Since then not only has COM/DCOM gone the way of all Microsoft-based flesh, but OPC’s application has spread well beyond the process industries, with the result that it has become one of those acronyms that has outlived its origins and now stands for, well, OPC. In the intervening 14 years, the single specification has developed into a whole family which includes, in addition to the original, subsequently known as OPC Data Access, OPC Alarms & Events, OPC Batch, OPC Data eXchange, OPC Historical Data Access, OPC Security and OPC XML-DA.  

Inevitably, and despite its huge success, the one major weakness both practically and conceptually is that it is and always has been based on Microsoft technology. That’s fine so long as you only wish to communicate between Windows based systems, but it becomes a significant problem with non-Windows systems which, of course, includes most of the embedded systems encountered in industrial automation.  
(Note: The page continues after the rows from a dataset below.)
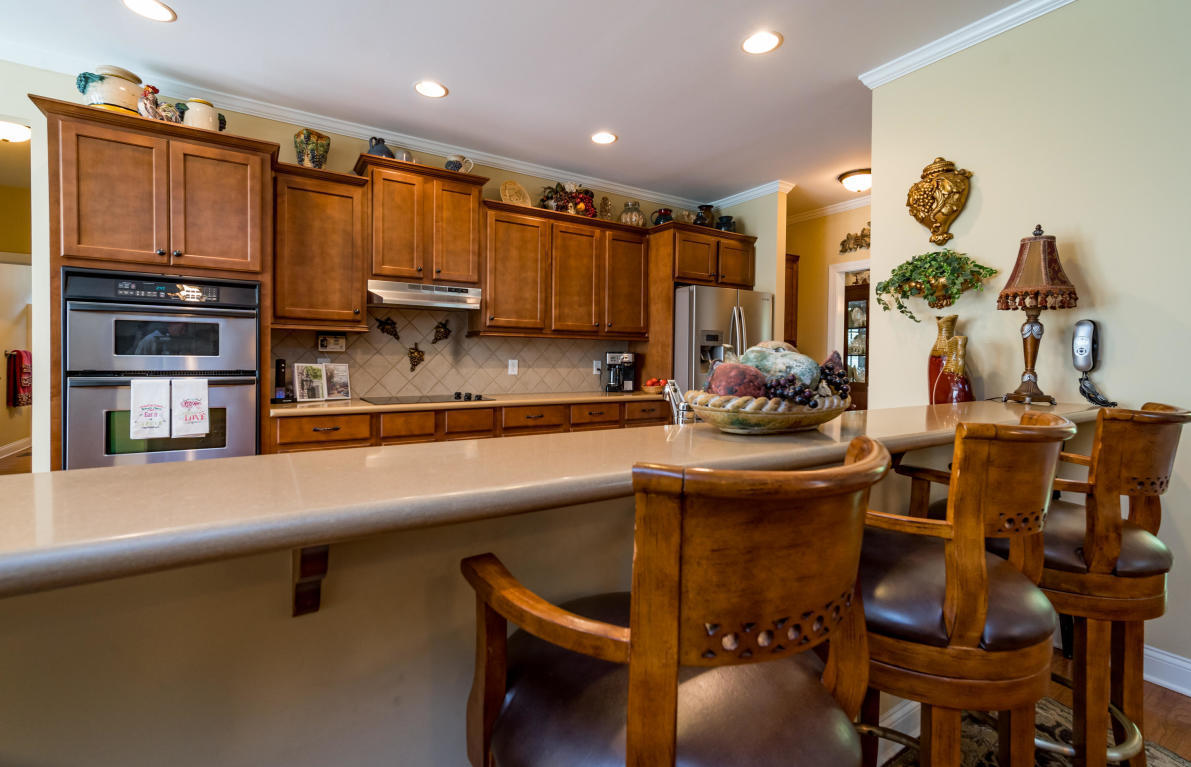 The Refuge at Whitehall Homes For Sale - 5404 Walking Stick, North Charleston, SC - 28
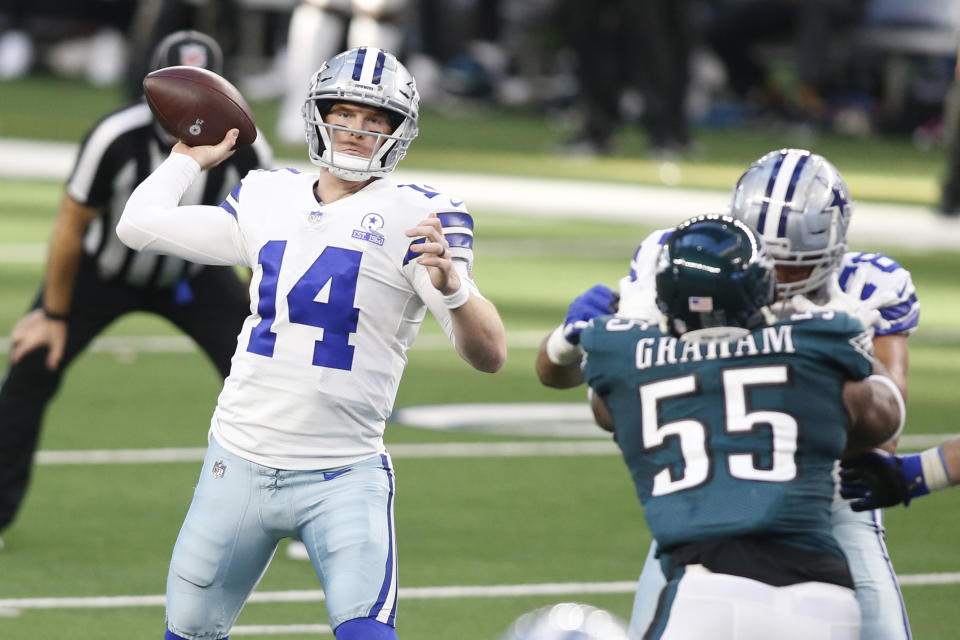 Andy Dalton's best day with the Cowboys kept playoff hopes alive in Dallas. (Tim Heitman/Reuters)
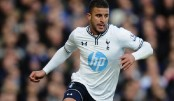 Kyle Walker hurt by Pochettino jibes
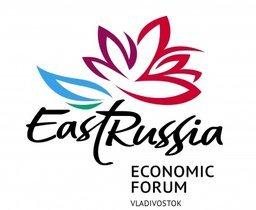 Глава Минвостокразвития Александр Галушка: подготовка ко второму Восточному экономическому форуму началась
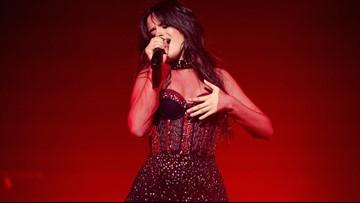 Camila Cabello announces Pepsi Center concert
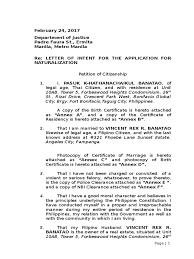 Letter Of Intent Metro Manila Society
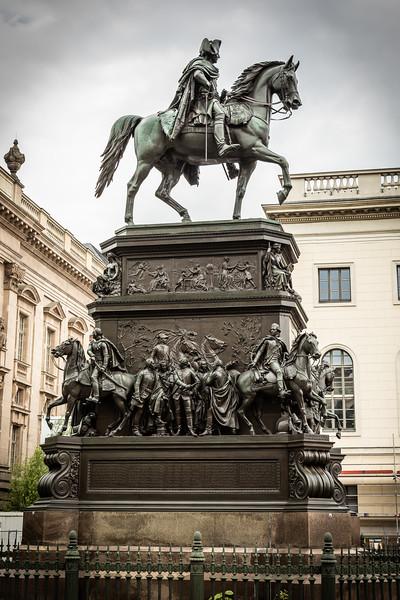 Berlin-9887.jpg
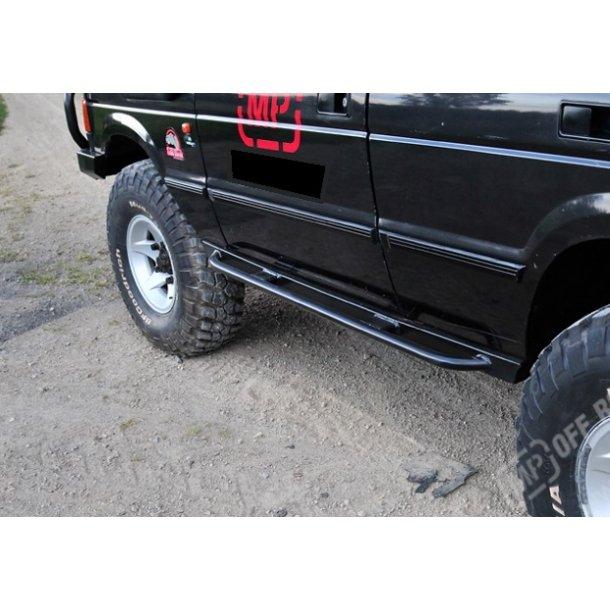 Sideskjørt - Land Rover Discovery I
That problem has now been addressed with the development of the OPC Unified Architecture (OPC UA), which replaces COM/DCOM with an open and independent communications stack and thus allows for multiple platform implementations, as well as providing scalability from embedded microcontrollers right up to mainframes. At the same time the OPC Foundation has taken the opportunity to tidy up and rationalize its growing family of OPC specifications and bring the whole together under the OPC UA umbrella.  

Transatlantic whispers

All of which sounds and indeed is entirely laudable. However, and here one again hears echoes of the fieldbus saga, such an all-embracing ambition contains within it, if not the seeds of its own destruction, at least of disagreement between partners in what has hitherto been an unusually harmonious enterprise. Sure enough, we now hear whispers from across the Atlantic of just such disagreement — some have even used the more emotive term “schism”  — focussing on whether it is necessary or even desirable to implement the full OPC UA specification.  
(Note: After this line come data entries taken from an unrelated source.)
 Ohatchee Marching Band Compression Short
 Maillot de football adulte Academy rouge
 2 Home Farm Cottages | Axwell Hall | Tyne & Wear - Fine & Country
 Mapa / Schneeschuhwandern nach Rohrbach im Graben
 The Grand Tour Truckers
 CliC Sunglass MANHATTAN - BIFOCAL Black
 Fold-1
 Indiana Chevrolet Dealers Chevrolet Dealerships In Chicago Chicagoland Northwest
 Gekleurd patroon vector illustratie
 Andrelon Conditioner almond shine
That argument specifically focuses on the .Net implementation of OPC UA, which only uses the lower part of the all-embracing ANSI C stack, implementing the remainder natively in .Net. The result is better performance as a consequence of eliminating a stage in the “de-serialization” process, but at a price, that of being restricted once more to a Microsoft-based world. That, say those advocating such an approach, hardly matters since the real world of industrial automation is still largely Microsoft-based anyway.  
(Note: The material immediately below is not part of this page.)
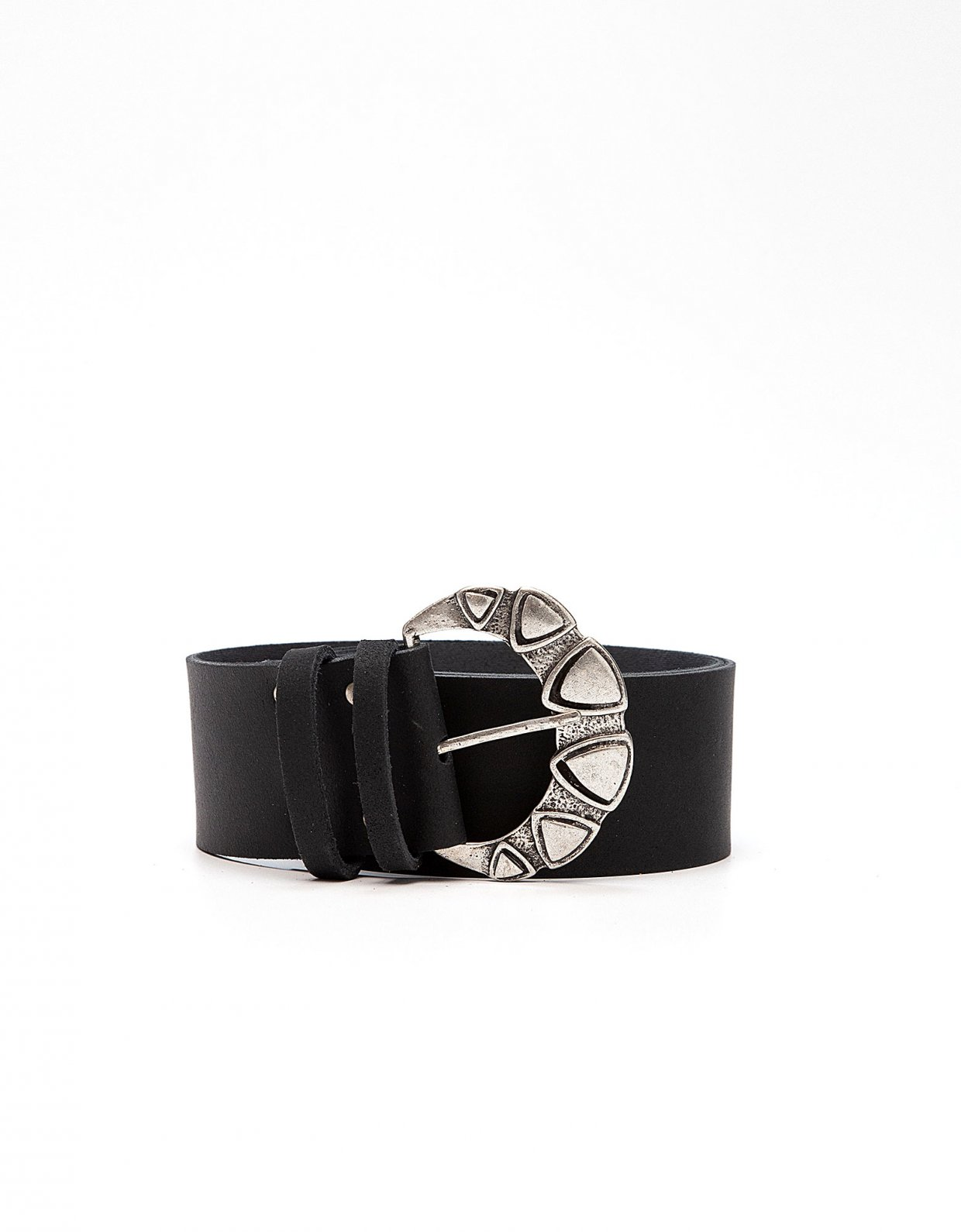 Peace & Chaos Triangles leather belt black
One of the vendors in the OPC.NET camp is rumored to be Emerson. If true, that would more than a little ironic since Emerson adopted precisely the opposite position a few years back when it argued in favour of the universality of the text based EDDL and against the operating system-dependent FDT/DTM.  

Pragmatism

In truth, this appears to be a classic case of pragmatism versus purism, but it has the potential to fragment what had until now been a more genuinely standard ‘standard’ than most. True, full interoperability between different vendors’ systems depended on the quality of their individual OPC implementations, and certain vendors, notably Honeywell, had their own to some extent proprietary versions, but there is no doubt that OPC has been a huge boon to vendors, integrators and users alike. The possibility that that the user community could now be faced with not one, but as many as four flavors of OPC — original plain vanilla OPC DA, OPC.NET, full blown OPC UA and, of course, HOPC — should give everyone pause. Those with long enough memories should recall what happened to UNIX.